(Extracted data entries)
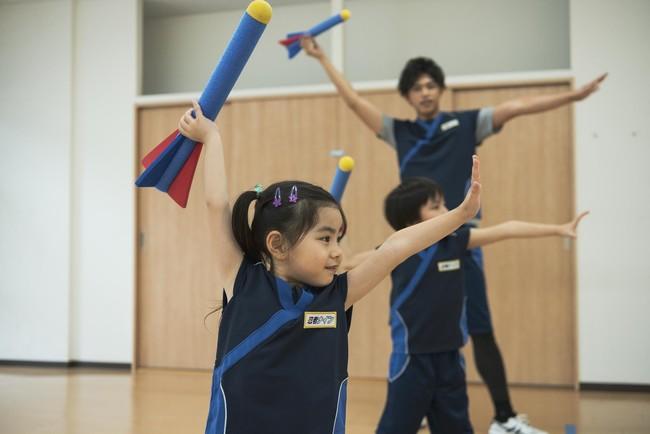 夏休みの間に学校体育種目の秘密特訓をしよう!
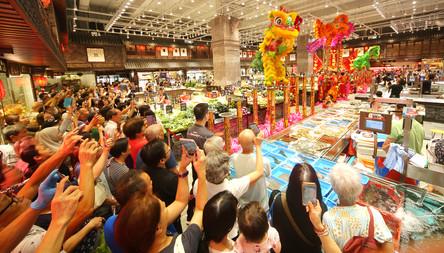 Hong Kong Market Lion Dance Event 香港街市舞獅表演活動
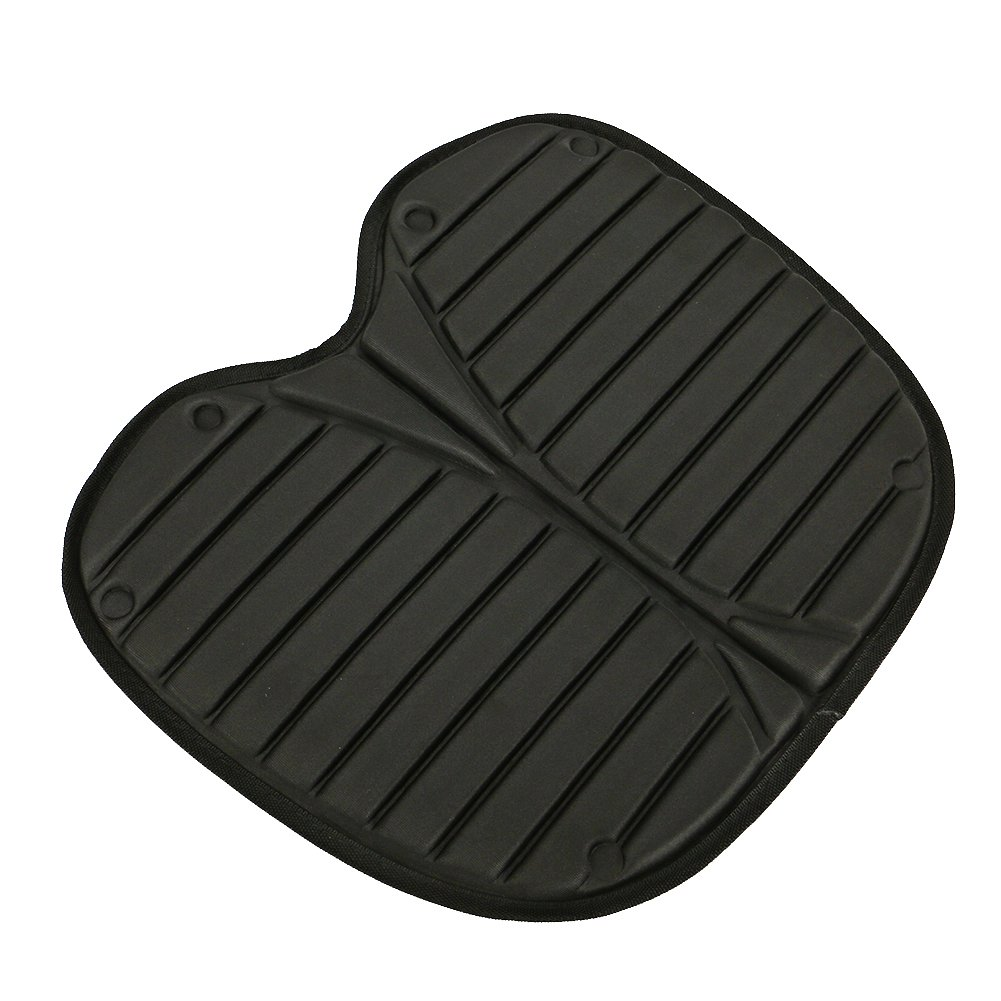 Tearcam Kayak Back Seat Cushion Seat Pad Lightweight Nylon Paddling Cushion for Sit-on Top Kayak, Sporting Event Seat Pad, Outdoor, Travel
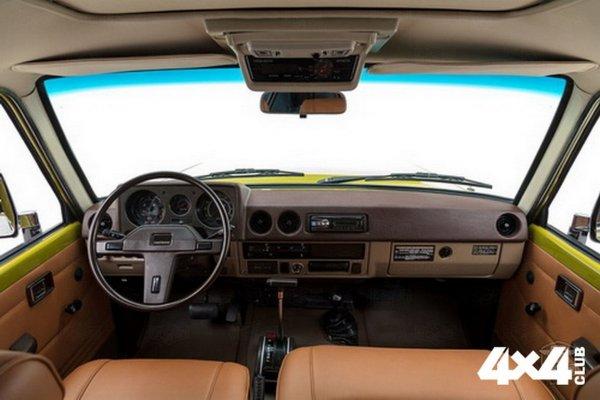 Американские рестомоддеры воскресили Land Cruiser FJ62 1986 года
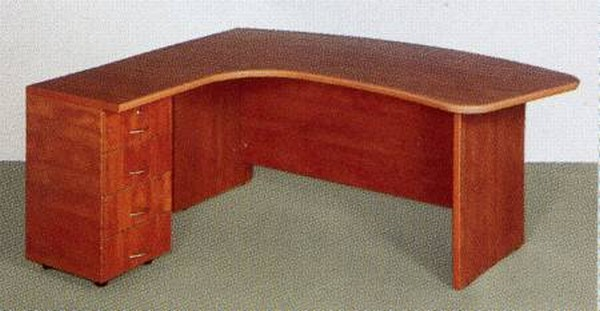 שולחן ארגונומי רגל עץ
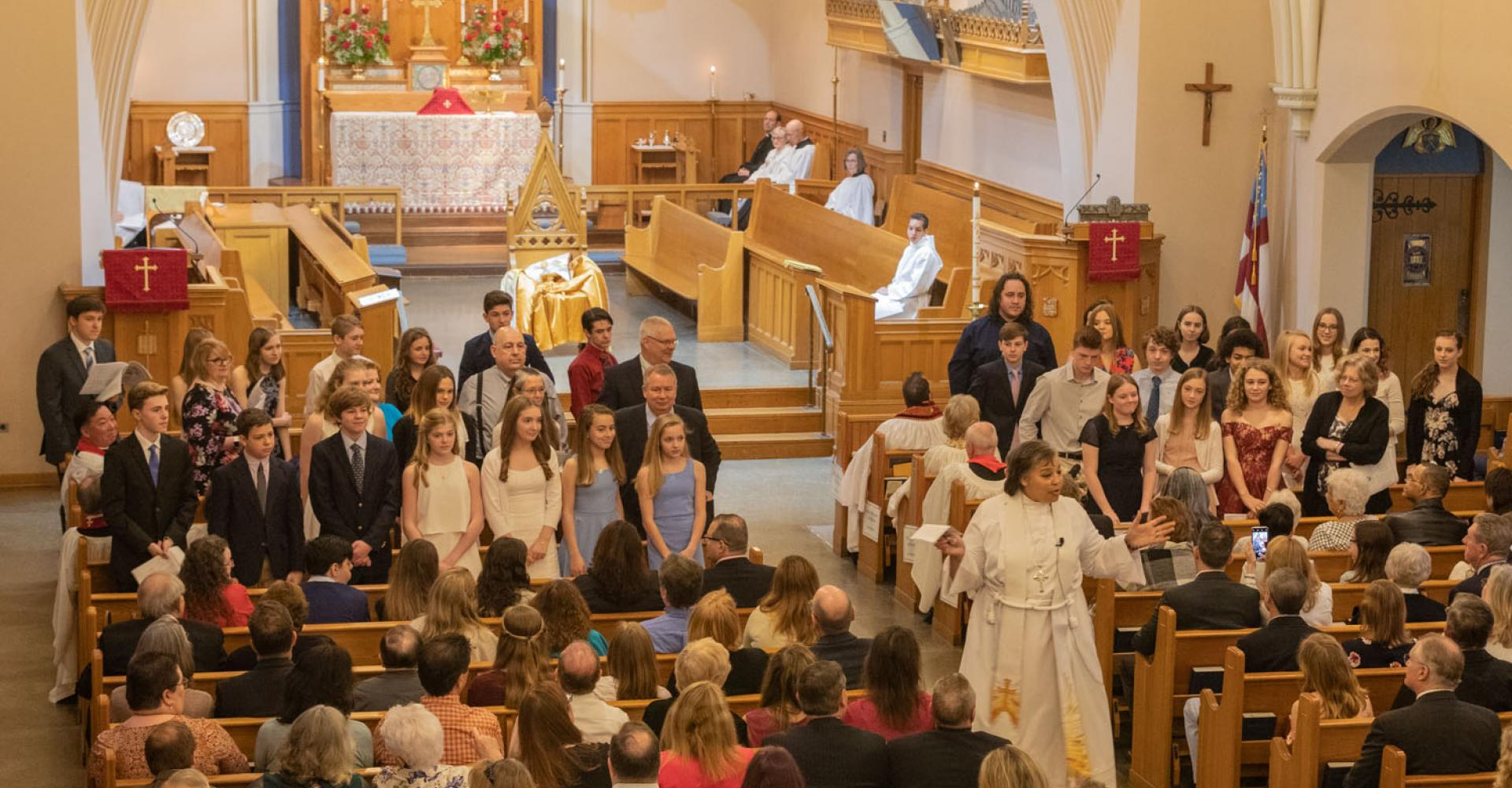 Bishop Carlye Hughes preaching at her first Confirmation service. CYNTHIA L. BLACK PHOTO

▶ [EXERCISE REQUIREMENTS]:
Take only the line containing "Американские рестомоддеры воскресили" and every line after it to the end of the entries, and copy them exactly, pictures excluded.

▶ [ANSWER BELOW]:
 Американские рестомоддеры воскресили Land Cruiser FJ62 1986 года
 שולחן ארגונומי רגל עץ
 Bishop Carlye Hughes preaching at her first Confirmation service. CYNTHIA L. BLACK PHOTO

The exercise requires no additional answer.